Problems to solve
[1] Using the passage on U.S. flag star counts, answer each question briefly.
(a) Which state's admission brought in the 37 star flag in 1867?
(b) For how many years was the 38 star flag in use?
(c) In which city was the Centennial International Exhibition of 1876 held?
[2] Condense the paragraph of the passage on U.S. flag star counts that starts "It is said the some 39 star flags" into a shorter version that keeps its main facts.
[3] From the passage on U.S. flag star counts, repeat word for word the stretch that opens with the words containing "It is said the" and closes with "in the exposition.".

The 36 star flag became official on July 4th, 1865 and was in common use during the time of the assassination of Abraham Lincoln in April of that year. That flag was only official for two years and was replaced by the 37 star flag in 1867 with the admission of Nebraska. The 38 star flag became official on July 4th, 1877 with the addition of Colorado. The 38 star flag was in use for 13 years and not replaced until 1890. It is said that flag makers, hoping to get a jump on production, began making 39 star flags in the fall of 1889 in anticipation of the addition of Dakota as the next state. They were disappointed as Congress divided Dakota into North and South and also admitted Montana, Washington and Idaho the same year so the state count jumped to 43. So the 39, 40, 41 and 42 star flags never legally existed!

It is said the some 39 star flags were also made in 1876 in anticipation of two new states but only Colorado was admitted at that time bringing the number of states to 38. The first World’s Fair held in the United States was the Centennial International Exhibition of 1876 held in Philadelphia. Many versions of the flag were made for this exposition some of which had 39 stars. One 39 star flag often depicted had 38 stars in a circle around a larger star with 38 smaller flags around the border representing the foreign nations that participated in the exposition.

Supplied information
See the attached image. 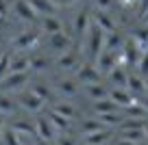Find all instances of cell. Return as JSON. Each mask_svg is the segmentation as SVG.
<instances>
[{"label":"cell","mask_w":148,"mask_h":145,"mask_svg":"<svg viewBox=\"0 0 148 145\" xmlns=\"http://www.w3.org/2000/svg\"><path fill=\"white\" fill-rule=\"evenodd\" d=\"M83 91H85V95H87L89 100H94V102L105 100L107 95H109V89H105V87H102V82H98V85H85Z\"/></svg>","instance_id":"cell-24"},{"label":"cell","mask_w":148,"mask_h":145,"mask_svg":"<svg viewBox=\"0 0 148 145\" xmlns=\"http://www.w3.org/2000/svg\"><path fill=\"white\" fill-rule=\"evenodd\" d=\"M74 80L83 82V87L85 85H98V82L102 80V74L96 69V65L85 63V65H81V67L76 69V78H74Z\"/></svg>","instance_id":"cell-4"},{"label":"cell","mask_w":148,"mask_h":145,"mask_svg":"<svg viewBox=\"0 0 148 145\" xmlns=\"http://www.w3.org/2000/svg\"><path fill=\"white\" fill-rule=\"evenodd\" d=\"M81 130H83V134H94V132H100V130H109V128H105L98 119H85L83 123H81Z\"/></svg>","instance_id":"cell-31"},{"label":"cell","mask_w":148,"mask_h":145,"mask_svg":"<svg viewBox=\"0 0 148 145\" xmlns=\"http://www.w3.org/2000/svg\"><path fill=\"white\" fill-rule=\"evenodd\" d=\"M28 5H31V9L35 11L37 15H55L57 13V5L52 2V0H26Z\"/></svg>","instance_id":"cell-16"},{"label":"cell","mask_w":148,"mask_h":145,"mask_svg":"<svg viewBox=\"0 0 148 145\" xmlns=\"http://www.w3.org/2000/svg\"><path fill=\"white\" fill-rule=\"evenodd\" d=\"M146 9H148V0H139V11H137V18L142 20V15L146 13Z\"/></svg>","instance_id":"cell-40"},{"label":"cell","mask_w":148,"mask_h":145,"mask_svg":"<svg viewBox=\"0 0 148 145\" xmlns=\"http://www.w3.org/2000/svg\"><path fill=\"white\" fill-rule=\"evenodd\" d=\"M13 11H15V15H18L20 20H24V22H35V20L39 18V15L31 9V5H28L26 0H15L13 2Z\"/></svg>","instance_id":"cell-15"},{"label":"cell","mask_w":148,"mask_h":145,"mask_svg":"<svg viewBox=\"0 0 148 145\" xmlns=\"http://www.w3.org/2000/svg\"><path fill=\"white\" fill-rule=\"evenodd\" d=\"M0 26H7V18H2V15H0Z\"/></svg>","instance_id":"cell-47"},{"label":"cell","mask_w":148,"mask_h":145,"mask_svg":"<svg viewBox=\"0 0 148 145\" xmlns=\"http://www.w3.org/2000/svg\"><path fill=\"white\" fill-rule=\"evenodd\" d=\"M116 5V0H96V9L98 11H107L109 13V9Z\"/></svg>","instance_id":"cell-38"},{"label":"cell","mask_w":148,"mask_h":145,"mask_svg":"<svg viewBox=\"0 0 148 145\" xmlns=\"http://www.w3.org/2000/svg\"><path fill=\"white\" fill-rule=\"evenodd\" d=\"M48 45H50V50L55 52V54H65L68 50H72L74 45V39L70 35H65V33H57V35H50L48 37Z\"/></svg>","instance_id":"cell-8"},{"label":"cell","mask_w":148,"mask_h":145,"mask_svg":"<svg viewBox=\"0 0 148 145\" xmlns=\"http://www.w3.org/2000/svg\"><path fill=\"white\" fill-rule=\"evenodd\" d=\"M35 145H52L50 141H39V139H35Z\"/></svg>","instance_id":"cell-43"},{"label":"cell","mask_w":148,"mask_h":145,"mask_svg":"<svg viewBox=\"0 0 148 145\" xmlns=\"http://www.w3.org/2000/svg\"><path fill=\"white\" fill-rule=\"evenodd\" d=\"M50 67L48 56H31V72H46Z\"/></svg>","instance_id":"cell-33"},{"label":"cell","mask_w":148,"mask_h":145,"mask_svg":"<svg viewBox=\"0 0 148 145\" xmlns=\"http://www.w3.org/2000/svg\"><path fill=\"white\" fill-rule=\"evenodd\" d=\"M55 89L59 91L63 98H74V95H79L81 87L74 78H59V80L55 82Z\"/></svg>","instance_id":"cell-13"},{"label":"cell","mask_w":148,"mask_h":145,"mask_svg":"<svg viewBox=\"0 0 148 145\" xmlns=\"http://www.w3.org/2000/svg\"><path fill=\"white\" fill-rule=\"evenodd\" d=\"M28 74L31 72H22V74H7L0 80V93H11V91H20L24 85L28 82Z\"/></svg>","instance_id":"cell-3"},{"label":"cell","mask_w":148,"mask_h":145,"mask_svg":"<svg viewBox=\"0 0 148 145\" xmlns=\"http://www.w3.org/2000/svg\"><path fill=\"white\" fill-rule=\"evenodd\" d=\"M33 123H35V139H39V141H50V143L57 139V130L52 128V123L48 121L46 115H39Z\"/></svg>","instance_id":"cell-5"},{"label":"cell","mask_w":148,"mask_h":145,"mask_svg":"<svg viewBox=\"0 0 148 145\" xmlns=\"http://www.w3.org/2000/svg\"><path fill=\"white\" fill-rule=\"evenodd\" d=\"M139 102H142V106H144V108L148 110V95H146V98H144V100H139Z\"/></svg>","instance_id":"cell-44"},{"label":"cell","mask_w":148,"mask_h":145,"mask_svg":"<svg viewBox=\"0 0 148 145\" xmlns=\"http://www.w3.org/2000/svg\"><path fill=\"white\" fill-rule=\"evenodd\" d=\"M116 145H133V143H129V141H122V139H120V141H118Z\"/></svg>","instance_id":"cell-46"},{"label":"cell","mask_w":148,"mask_h":145,"mask_svg":"<svg viewBox=\"0 0 148 145\" xmlns=\"http://www.w3.org/2000/svg\"><path fill=\"white\" fill-rule=\"evenodd\" d=\"M105 35L107 33L102 30V28H98L96 24H92L87 30V45H85V54H87V63L96 65L98 56L102 54V50H105Z\"/></svg>","instance_id":"cell-1"},{"label":"cell","mask_w":148,"mask_h":145,"mask_svg":"<svg viewBox=\"0 0 148 145\" xmlns=\"http://www.w3.org/2000/svg\"><path fill=\"white\" fill-rule=\"evenodd\" d=\"M31 93H35L42 102H50V104H55V93H52V89L48 85H44V82H35V85H31Z\"/></svg>","instance_id":"cell-22"},{"label":"cell","mask_w":148,"mask_h":145,"mask_svg":"<svg viewBox=\"0 0 148 145\" xmlns=\"http://www.w3.org/2000/svg\"><path fill=\"white\" fill-rule=\"evenodd\" d=\"M9 128H11L18 136H35V123H33V121H26V119H13Z\"/></svg>","instance_id":"cell-18"},{"label":"cell","mask_w":148,"mask_h":145,"mask_svg":"<svg viewBox=\"0 0 148 145\" xmlns=\"http://www.w3.org/2000/svg\"><path fill=\"white\" fill-rule=\"evenodd\" d=\"M57 67L61 69V72H76V69L81 67V52L76 50V48H72V50H68L65 54L57 56Z\"/></svg>","instance_id":"cell-7"},{"label":"cell","mask_w":148,"mask_h":145,"mask_svg":"<svg viewBox=\"0 0 148 145\" xmlns=\"http://www.w3.org/2000/svg\"><path fill=\"white\" fill-rule=\"evenodd\" d=\"M144 145H148V143H144Z\"/></svg>","instance_id":"cell-52"},{"label":"cell","mask_w":148,"mask_h":145,"mask_svg":"<svg viewBox=\"0 0 148 145\" xmlns=\"http://www.w3.org/2000/svg\"><path fill=\"white\" fill-rule=\"evenodd\" d=\"M113 104H118L120 108H126V106H131V104H135V102H139L137 100V95H131L126 89H120V87H113V89L109 91V95H107Z\"/></svg>","instance_id":"cell-10"},{"label":"cell","mask_w":148,"mask_h":145,"mask_svg":"<svg viewBox=\"0 0 148 145\" xmlns=\"http://www.w3.org/2000/svg\"><path fill=\"white\" fill-rule=\"evenodd\" d=\"M111 130H100L94 132V134H85V145H105L111 141Z\"/></svg>","instance_id":"cell-25"},{"label":"cell","mask_w":148,"mask_h":145,"mask_svg":"<svg viewBox=\"0 0 148 145\" xmlns=\"http://www.w3.org/2000/svg\"><path fill=\"white\" fill-rule=\"evenodd\" d=\"M50 110L61 115V117H65V119H70V121L79 115V108L74 104H70V102H55V104H50Z\"/></svg>","instance_id":"cell-17"},{"label":"cell","mask_w":148,"mask_h":145,"mask_svg":"<svg viewBox=\"0 0 148 145\" xmlns=\"http://www.w3.org/2000/svg\"><path fill=\"white\" fill-rule=\"evenodd\" d=\"M9 65H11V54L9 52H2V59H0V80L9 74Z\"/></svg>","instance_id":"cell-37"},{"label":"cell","mask_w":148,"mask_h":145,"mask_svg":"<svg viewBox=\"0 0 148 145\" xmlns=\"http://www.w3.org/2000/svg\"><path fill=\"white\" fill-rule=\"evenodd\" d=\"M55 145H76V141H74L72 136L61 134V136H57V143H55Z\"/></svg>","instance_id":"cell-39"},{"label":"cell","mask_w":148,"mask_h":145,"mask_svg":"<svg viewBox=\"0 0 148 145\" xmlns=\"http://www.w3.org/2000/svg\"><path fill=\"white\" fill-rule=\"evenodd\" d=\"M39 30L46 33V35L50 37V35H57V33H63V30H65V26H63V22H61L57 15H46V18H42Z\"/></svg>","instance_id":"cell-14"},{"label":"cell","mask_w":148,"mask_h":145,"mask_svg":"<svg viewBox=\"0 0 148 145\" xmlns=\"http://www.w3.org/2000/svg\"><path fill=\"white\" fill-rule=\"evenodd\" d=\"M142 22H148V9H146V13L142 15Z\"/></svg>","instance_id":"cell-48"},{"label":"cell","mask_w":148,"mask_h":145,"mask_svg":"<svg viewBox=\"0 0 148 145\" xmlns=\"http://www.w3.org/2000/svg\"><path fill=\"white\" fill-rule=\"evenodd\" d=\"M144 87H146V91H148V76L144 78Z\"/></svg>","instance_id":"cell-49"},{"label":"cell","mask_w":148,"mask_h":145,"mask_svg":"<svg viewBox=\"0 0 148 145\" xmlns=\"http://www.w3.org/2000/svg\"><path fill=\"white\" fill-rule=\"evenodd\" d=\"M15 110H18V106H15L13 98L0 93V115H2V117H9V115H15Z\"/></svg>","instance_id":"cell-28"},{"label":"cell","mask_w":148,"mask_h":145,"mask_svg":"<svg viewBox=\"0 0 148 145\" xmlns=\"http://www.w3.org/2000/svg\"><path fill=\"white\" fill-rule=\"evenodd\" d=\"M122 141H129L133 145H139L144 141V132L142 130H122Z\"/></svg>","instance_id":"cell-34"},{"label":"cell","mask_w":148,"mask_h":145,"mask_svg":"<svg viewBox=\"0 0 148 145\" xmlns=\"http://www.w3.org/2000/svg\"><path fill=\"white\" fill-rule=\"evenodd\" d=\"M122 45H124V37L120 33H107L105 35V50L109 52H122Z\"/></svg>","instance_id":"cell-21"},{"label":"cell","mask_w":148,"mask_h":145,"mask_svg":"<svg viewBox=\"0 0 148 145\" xmlns=\"http://www.w3.org/2000/svg\"><path fill=\"white\" fill-rule=\"evenodd\" d=\"M2 130H5V117L0 115V139H2Z\"/></svg>","instance_id":"cell-42"},{"label":"cell","mask_w":148,"mask_h":145,"mask_svg":"<svg viewBox=\"0 0 148 145\" xmlns=\"http://www.w3.org/2000/svg\"><path fill=\"white\" fill-rule=\"evenodd\" d=\"M124 117L144 119V117H148V110L142 106V102H135V104H131V106H126V108H124Z\"/></svg>","instance_id":"cell-30"},{"label":"cell","mask_w":148,"mask_h":145,"mask_svg":"<svg viewBox=\"0 0 148 145\" xmlns=\"http://www.w3.org/2000/svg\"><path fill=\"white\" fill-rule=\"evenodd\" d=\"M0 59H2V52H0Z\"/></svg>","instance_id":"cell-50"},{"label":"cell","mask_w":148,"mask_h":145,"mask_svg":"<svg viewBox=\"0 0 148 145\" xmlns=\"http://www.w3.org/2000/svg\"><path fill=\"white\" fill-rule=\"evenodd\" d=\"M89 26H92V11H89V9H81L79 13H76V18H74V24H72V28H74V39L81 41L85 35H87Z\"/></svg>","instance_id":"cell-6"},{"label":"cell","mask_w":148,"mask_h":145,"mask_svg":"<svg viewBox=\"0 0 148 145\" xmlns=\"http://www.w3.org/2000/svg\"><path fill=\"white\" fill-rule=\"evenodd\" d=\"M7 13H9V11H7V5H5V0H0V15H2V18H7Z\"/></svg>","instance_id":"cell-41"},{"label":"cell","mask_w":148,"mask_h":145,"mask_svg":"<svg viewBox=\"0 0 148 145\" xmlns=\"http://www.w3.org/2000/svg\"><path fill=\"white\" fill-rule=\"evenodd\" d=\"M109 80L113 82V87H120V89H126V78H129V72H126L122 65H116L109 74Z\"/></svg>","instance_id":"cell-23"},{"label":"cell","mask_w":148,"mask_h":145,"mask_svg":"<svg viewBox=\"0 0 148 145\" xmlns=\"http://www.w3.org/2000/svg\"><path fill=\"white\" fill-rule=\"evenodd\" d=\"M126 91H129L131 95L135 93H146V87H144V78L142 76H133V74H129V78H126Z\"/></svg>","instance_id":"cell-26"},{"label":"cell","mask_w":148,"mask_h":145,"mask_svg":"<svg viewBox=\"0 0 148 145\" xmlns=\"http://www.w3.org/2000/svg\"><path fill=\"white\" fill-rule=\"evenodd\" d=\"M142 132H144V139H148V121H146V126H144Z\"/></svg>","instance_id":"cell-45"},{"label":"cell","mask_w":148,"mask_h":145,"mask_svg":"<svg viewBox=\"0 0 148 145\" xmlns=\"http://www.w3.org/2000/svg\"><path fill=\"white\" fill-rule=\"evenodd\" d=\"M120 110V106L113 104V102L109 100V98H105V100H98L94 102V113L96 115H107V113H118Z\"/></svg>","instance_id":"cell-27"},{"label":"cell","mask_w":148,"mask_h":145,"mask_svg":"<svg viewBox=\"0 0 148 145\" xmlns=\"http://www.w3.org/2000/svg\"><path fill=\"white\" fill-rule=\"evenodd\" d=\"M2 145H22V141H20V136L15 134L13 130H11V128H5V130H2Z\"/></svg>","instance_id":"cell-35"},{"label":"cell","mask_w":148,"mask_h":145,"mask_svg":"<svg viewBox=\"0 0 148 145\" xmlns=\"http://www.w3.org/2000/svg\"><path fill=\"white\" fill-rule=\"evenodd\" d=\"M122 119H124V115H118V113H107V115H98V121L102 123L105 128H118L122 123Z\"/></svg>","instance_id":"cell-29"},{"label":"cell","mask_w":148,"mask_h":145,"mask_svg":"<svg viewBox=\"0 0 148 145\" xmlns=\"http://www.w3.org/2000/svg\"><path fill=\"white\" fill-rule=\"evenodd\" d=\"M144 126H146V119L124 117V119H122V123H120L118 128H120V130H144Z\"/></svg>","instance_id":"cell-32"},{"label":"cell","mask_w":148,"mask_h":145,"mask_svg":"<svg viewBox=\"0 0 148 145\" xmlns=\"http://www.w3.org/2000/svg\"><path fill=\"white\" fill-rule=\"evenodd\" d=\"M46 117H48V121L52 123V128H55L57 132H63V134H68V132H70V126H72V121H70V119L61 117V115L52 113V110H48Z\"/></svg>","instance_id":"cell-20"},{"label":"cell","mask_w":148,"mask_h":145,"mask_svg":"<svg viewBox=\"0 0 148 145\" xmlns=\"http://www.w3.org/2000/svg\"><path fill=\"white\" fill-rule=\"evenodd\" d=\"M137 76H142V78L148 76V52H144L137 61Z\"/></svg>","instance_id":"cell-36"},{"label":"cell","mask_w":148,"mask_h":145,"mask_svg":"<svg viewBox=\"0 0 148 145\" xmlns=\"http://www.w3.org/2000/svg\"><path fill=\"white\" fill-rule=\"evenodd\" d=\"M39 37H42V30H39V28H28V30L20 33V35L11 41V45L20 52L33 50V48H37V43H39Z\"/></svg>","instance_id":"cell-2"},{"label":"cell","mask_w":148,"mask_h":145,"mask_svg":"<svg viewBox=\"0 0 148 145\" xmlns=\"http://www.w3.org/2000/svg\"><path fill=\"white\" fill-rule=\"evenodd\" d=\"M92 24H96L98 28H102L105 33H116V22L107 11H98L94 9L92 11Z\"/></svg>","instance_id":"cell-11"},{"label":"cell","mask_w":148,"mask_h":145,"mask_svg":"<svg viewBox=\"0 0 148 145\" xmlns=\"http://www.w3.org/2000/svg\"><path fill=\"white\" fill-rule=\"evenodd\" d=\"M146 26H148V22H146Z\"/></svg>","instance_id":"cell-51"},{"label":"cell","mask_w":148,"mask_h":145,"mask_svg":"<svg viewBox=\"0 0 148 145\" xmlns=\"http://www.w3.org/2000/svg\"><path fill=\"white\" fill-rule=\"evenodd\" d=\"M22 72H31V56H11V65H9V74H22Z\"/></svg>","instance_id":"cell-19"},{"label":"cell","mask_w":148,"mask_h":145,"mask_svg":"<svg viewBox=\"0 0 148 145\" xmlns=\"http://www.w3.org/2000/svg\"><path fill=\"white\" fill-rule=\"evenodd\" d=\"M118 56H120V52H109V50H102V54L98 56V61H96V69L100 74H109L111 69L118 65Z\"/></svg>","instance_id":"cell-12"},{"label":"cell","mask_w":148,"mask_h":145,"mask_svg":"<svg viewBox=\"0 0 148 145\" xmlns=\"http://www.w3.org/2000/svg\"><path fill=\"white\" fill-rule=\"evenodd\" d=\"M18 104L22 106L24 110H31V113H39V110L46 106V102H42L35 93H31V91H22V93H18Z\"/></svg>","instance_id":"cell-9"}]
</instances>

Answers for this exercise
[1]
(a) Nebraska
(b) 13 years
(c) Philadelphia

[2] Some 39 star flags were reportedly made in 1876 in expectation of two new states, but only Colorado was admitted, bringing the count to 38. Philadelphia hosted the Centennial International Exhibition of 1876, the first World's Fair in the United States, and some of the many flag versions made for it had 39 stars. One often-depicted design had 38 stars circling a larger star, bordered by 38 smaller flags representing the participating foreign nations.

[3]
It is said the some 39 star flags were also made in 1876 in anticipation of two new states but only Colorado was admitted at that time bringing the number of states to 38. The first World’s Fair held in the United States was the Centennial International Exhibition of 1876 held in Philadelphia. Many versions of the flag were made for this exposition some of which had 39 stars. One 39 star flag often depicted had 38 stars in a circle around a larger star with 38 smaller flags around the border representing the foreign nations that participated in the exposition.